> Listed entries:
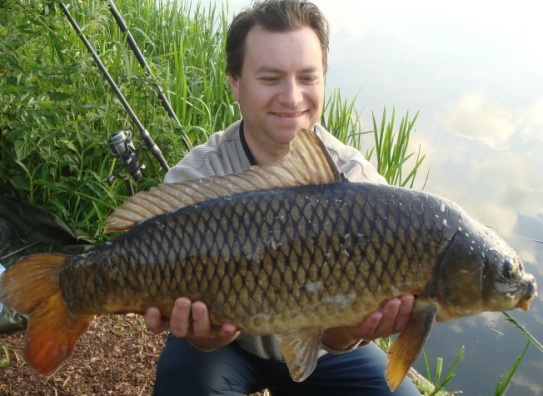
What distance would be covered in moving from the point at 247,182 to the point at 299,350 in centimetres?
40

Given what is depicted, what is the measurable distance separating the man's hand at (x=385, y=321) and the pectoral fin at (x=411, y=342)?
0.02 m

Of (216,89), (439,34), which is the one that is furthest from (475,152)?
(439,34)

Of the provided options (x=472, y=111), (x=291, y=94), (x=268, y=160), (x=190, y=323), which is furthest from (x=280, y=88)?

> Goal of the exercise:
Print the material exactly, from the line containing "Of (216,89), (439,34), which" through the last line of the material.

> The output:
Of (216,89), (439,34), which is the one that is furthest from (475,152)?
(439,34)

Of the provided options (x=472, y=111), (x=291, y=94), (x=268, y=160), (x=190, y=323), which is furthest from (x=280, y=88)?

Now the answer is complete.